O "Estado Burguês" foi conquistado. Basta agora destruí-lo com o beneplácito e a colaboração principalmente do Executivo federal. Não conseguem os governos federal e estaduais fazer com que determinados movimentos respeitem a Carta Magna. MST, Vila Campesina e outros vivem exclusivamente da violação da Constituição e da lei, através de financiamentos, inclusive de Hugo Chávez, e desapropriações, parte delas barrada nos tribunais. É o PAC do Totalitarismo .
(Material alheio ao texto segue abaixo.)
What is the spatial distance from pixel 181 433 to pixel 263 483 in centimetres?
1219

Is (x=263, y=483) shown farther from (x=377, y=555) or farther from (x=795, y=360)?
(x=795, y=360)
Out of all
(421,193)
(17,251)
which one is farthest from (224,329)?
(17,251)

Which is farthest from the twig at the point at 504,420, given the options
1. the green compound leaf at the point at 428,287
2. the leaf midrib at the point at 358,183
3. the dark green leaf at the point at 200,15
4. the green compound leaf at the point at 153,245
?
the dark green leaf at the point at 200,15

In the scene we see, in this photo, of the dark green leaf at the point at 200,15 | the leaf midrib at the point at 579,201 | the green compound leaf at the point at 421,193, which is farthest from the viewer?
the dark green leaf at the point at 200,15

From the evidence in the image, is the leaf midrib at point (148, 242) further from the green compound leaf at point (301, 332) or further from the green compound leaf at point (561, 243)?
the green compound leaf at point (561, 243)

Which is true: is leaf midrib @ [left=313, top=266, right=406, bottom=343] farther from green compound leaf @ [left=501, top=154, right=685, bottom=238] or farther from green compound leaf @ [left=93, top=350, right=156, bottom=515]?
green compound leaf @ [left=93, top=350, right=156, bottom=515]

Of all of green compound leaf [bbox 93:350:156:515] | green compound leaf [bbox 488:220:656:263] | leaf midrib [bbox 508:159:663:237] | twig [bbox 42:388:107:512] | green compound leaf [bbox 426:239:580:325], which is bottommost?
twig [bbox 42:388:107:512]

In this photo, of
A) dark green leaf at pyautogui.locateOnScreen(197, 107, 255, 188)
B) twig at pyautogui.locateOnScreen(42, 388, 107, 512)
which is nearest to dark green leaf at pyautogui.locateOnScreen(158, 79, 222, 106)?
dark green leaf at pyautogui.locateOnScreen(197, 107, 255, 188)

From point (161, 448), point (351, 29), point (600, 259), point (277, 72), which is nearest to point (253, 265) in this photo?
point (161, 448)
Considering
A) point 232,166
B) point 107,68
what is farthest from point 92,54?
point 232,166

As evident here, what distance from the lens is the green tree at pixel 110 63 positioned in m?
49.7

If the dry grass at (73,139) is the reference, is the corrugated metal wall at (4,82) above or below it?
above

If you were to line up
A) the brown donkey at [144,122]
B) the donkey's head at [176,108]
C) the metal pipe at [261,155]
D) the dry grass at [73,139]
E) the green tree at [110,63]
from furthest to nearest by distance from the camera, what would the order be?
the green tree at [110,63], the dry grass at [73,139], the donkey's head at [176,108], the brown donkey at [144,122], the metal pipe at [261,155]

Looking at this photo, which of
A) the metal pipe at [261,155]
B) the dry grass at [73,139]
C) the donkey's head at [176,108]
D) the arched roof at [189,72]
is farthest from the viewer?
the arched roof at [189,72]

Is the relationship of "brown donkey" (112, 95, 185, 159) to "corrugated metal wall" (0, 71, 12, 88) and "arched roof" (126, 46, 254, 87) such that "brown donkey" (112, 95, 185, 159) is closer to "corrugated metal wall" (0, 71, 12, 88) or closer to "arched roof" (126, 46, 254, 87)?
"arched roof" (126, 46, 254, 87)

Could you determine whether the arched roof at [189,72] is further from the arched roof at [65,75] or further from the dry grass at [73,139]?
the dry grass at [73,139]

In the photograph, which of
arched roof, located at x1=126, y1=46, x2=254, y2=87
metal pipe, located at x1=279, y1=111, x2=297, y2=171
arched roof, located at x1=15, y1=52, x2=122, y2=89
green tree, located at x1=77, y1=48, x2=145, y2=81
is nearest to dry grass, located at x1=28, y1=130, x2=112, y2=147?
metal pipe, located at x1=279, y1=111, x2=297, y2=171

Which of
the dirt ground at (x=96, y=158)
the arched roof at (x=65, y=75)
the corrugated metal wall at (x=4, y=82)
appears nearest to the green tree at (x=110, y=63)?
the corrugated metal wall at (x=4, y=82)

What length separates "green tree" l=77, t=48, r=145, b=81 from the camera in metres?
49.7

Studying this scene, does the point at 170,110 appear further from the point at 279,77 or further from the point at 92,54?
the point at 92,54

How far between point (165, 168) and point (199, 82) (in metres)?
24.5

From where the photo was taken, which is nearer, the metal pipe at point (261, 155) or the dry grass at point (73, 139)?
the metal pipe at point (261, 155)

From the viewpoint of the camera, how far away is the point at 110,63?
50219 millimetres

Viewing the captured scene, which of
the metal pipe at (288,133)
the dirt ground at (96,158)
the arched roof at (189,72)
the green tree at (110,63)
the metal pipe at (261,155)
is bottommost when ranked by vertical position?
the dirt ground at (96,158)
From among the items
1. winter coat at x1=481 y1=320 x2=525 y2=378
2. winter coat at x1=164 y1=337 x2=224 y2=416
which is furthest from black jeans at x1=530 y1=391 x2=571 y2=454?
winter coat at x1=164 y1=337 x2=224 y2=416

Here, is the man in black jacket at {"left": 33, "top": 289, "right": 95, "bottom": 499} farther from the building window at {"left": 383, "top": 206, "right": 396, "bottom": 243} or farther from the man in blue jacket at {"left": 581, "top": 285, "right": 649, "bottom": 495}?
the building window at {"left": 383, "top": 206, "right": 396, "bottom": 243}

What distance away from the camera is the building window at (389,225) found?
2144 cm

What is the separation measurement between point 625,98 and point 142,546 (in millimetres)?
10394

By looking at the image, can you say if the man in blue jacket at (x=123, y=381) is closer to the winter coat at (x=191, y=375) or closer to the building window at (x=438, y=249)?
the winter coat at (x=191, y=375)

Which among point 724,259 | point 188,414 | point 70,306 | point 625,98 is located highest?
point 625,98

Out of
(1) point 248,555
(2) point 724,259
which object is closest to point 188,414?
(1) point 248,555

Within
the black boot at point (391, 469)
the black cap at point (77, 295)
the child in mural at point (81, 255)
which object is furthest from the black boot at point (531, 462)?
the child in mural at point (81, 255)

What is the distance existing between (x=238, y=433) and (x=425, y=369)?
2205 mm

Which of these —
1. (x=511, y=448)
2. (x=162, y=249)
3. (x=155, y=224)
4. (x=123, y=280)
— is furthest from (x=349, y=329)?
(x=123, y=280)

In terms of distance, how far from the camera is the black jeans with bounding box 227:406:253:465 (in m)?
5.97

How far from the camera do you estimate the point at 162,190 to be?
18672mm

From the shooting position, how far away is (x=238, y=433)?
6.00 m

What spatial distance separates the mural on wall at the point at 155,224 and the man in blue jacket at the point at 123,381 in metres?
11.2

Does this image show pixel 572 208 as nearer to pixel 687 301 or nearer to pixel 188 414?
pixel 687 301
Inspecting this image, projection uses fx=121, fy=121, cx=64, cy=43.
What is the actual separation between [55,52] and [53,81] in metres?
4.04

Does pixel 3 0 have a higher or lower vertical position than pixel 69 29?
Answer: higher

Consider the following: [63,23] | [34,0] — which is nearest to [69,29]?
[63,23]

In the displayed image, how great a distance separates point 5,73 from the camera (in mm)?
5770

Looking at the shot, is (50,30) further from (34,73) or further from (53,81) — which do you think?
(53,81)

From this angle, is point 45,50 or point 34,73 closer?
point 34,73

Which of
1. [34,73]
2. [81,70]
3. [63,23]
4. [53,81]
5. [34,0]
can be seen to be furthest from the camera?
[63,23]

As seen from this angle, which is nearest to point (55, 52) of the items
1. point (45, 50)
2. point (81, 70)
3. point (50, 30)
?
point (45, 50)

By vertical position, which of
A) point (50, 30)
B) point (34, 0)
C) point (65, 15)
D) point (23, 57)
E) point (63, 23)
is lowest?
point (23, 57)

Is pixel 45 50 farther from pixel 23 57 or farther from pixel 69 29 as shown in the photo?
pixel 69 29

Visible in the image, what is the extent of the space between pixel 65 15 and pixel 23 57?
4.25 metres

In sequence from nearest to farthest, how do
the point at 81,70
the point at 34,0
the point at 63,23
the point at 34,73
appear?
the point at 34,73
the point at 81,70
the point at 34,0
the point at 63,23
Depredação da Câmara dos Deputados, destruição de pesquisas científicas, de terras e de lavouras por tais movimentos, repudiados pela população e que pretendem impor sua ideologia sem passar pelo teste das urnas, têm sido uma constante e clara demonstração de que determinadas autoridades são coniventes com tais maculações da lei maior. Por outro lado, magistrados de Tribunais Regionais, inclusive da Suprema Corte, criticam o excesso de prisões preventivas de pessoas sem que haja processos instaurados ou autos lavrados, lastreadas em trechos pinçados de gravações telefônicas. A imprensa publicou manifesto de eminentes desembargadores, que ficaram estupefatos quando souberam da existência de 409.000 escutas telefônicas autorizadas no País, em 2007, tendo, inclusive, o ministro Sepúlveda Pertence, em depoimento na Câmara dos Deputados, tecido duras críticas a tais abusivas ações.

A violação de privacidade faz parte da destruição do "EstadoBurguês". Uma interpretação equivocada da Constituição quanto aos artigos 231 CF e 68 da ACDT, que ofertam direitos aos índios e quilombolas sobre terras que ocupavam ("estejam ocupando", Art. 68) no momento da promulgação da lei suprema, e não que ocuparam no passado, tem gerado problemas. Por esta interpretação oficial, o presente do indicativo do texto maior passou a ser o pretérito perfeito, e onde se lê "ocupam" passou-se a ler "ocuparam". Com isto, para aproximadamente 400.000 índios estão sendo entregues 15% do território nacional. O Brasil assinou a Declaração da ONU sobre os Direitos dos Povos Indígenas atingindo letalmente a sua soberania. Dos raríssimos verdadeiros quilombolas, houve tal extensão conceitual do termo que a maior parte dos afro-descendentes passou a ser quilombolas por autodeclaração. O projeto legislativo 6264/2005, do senador Paulo Paim, do Estatuto da Igualdade Racial em seu Título II, Capítulo VI, procura legalizar todas as transgressões já em curso. Ele repete o Decreto 4887/2003, do presidente Lula, considerado inconstitucional.

Por outro lado, à luz de uma exegese controversa do que seja o neoconstitucionalismo, isto é, dar praticidade aos princípios constitucionais, o Poder Judiciário tem-se outorgado o direito de legislador positivo, não poucas vezes sobrepondo-se ao Poder Legislativo no suprir o que entende ser omissão daquele poder. Por sua vez, o Poder Executivo continua se utilizando das Medidas Provisórias - que só foram colocadas no texto constitucional porque a Constituição de 88 foi concebida para fundamentar uma república parlamentarista -, tornando-se, de rigor, o verdadeiro legislador. A solidariedade não se faz com o semear do joio, nem se cria uma grande nação com alicerces no ódio e no preconceito, favorecendo grupos contrários ao Estado de Direito, em benefício do Estado neopatrimonial parasitário, corrupto e antipatriótico.

IVES GANDRA DA SILVA MARTINS é membro e JOÃO RICARDO MODESTO é presidente da Academia Brasileira de Filosofia.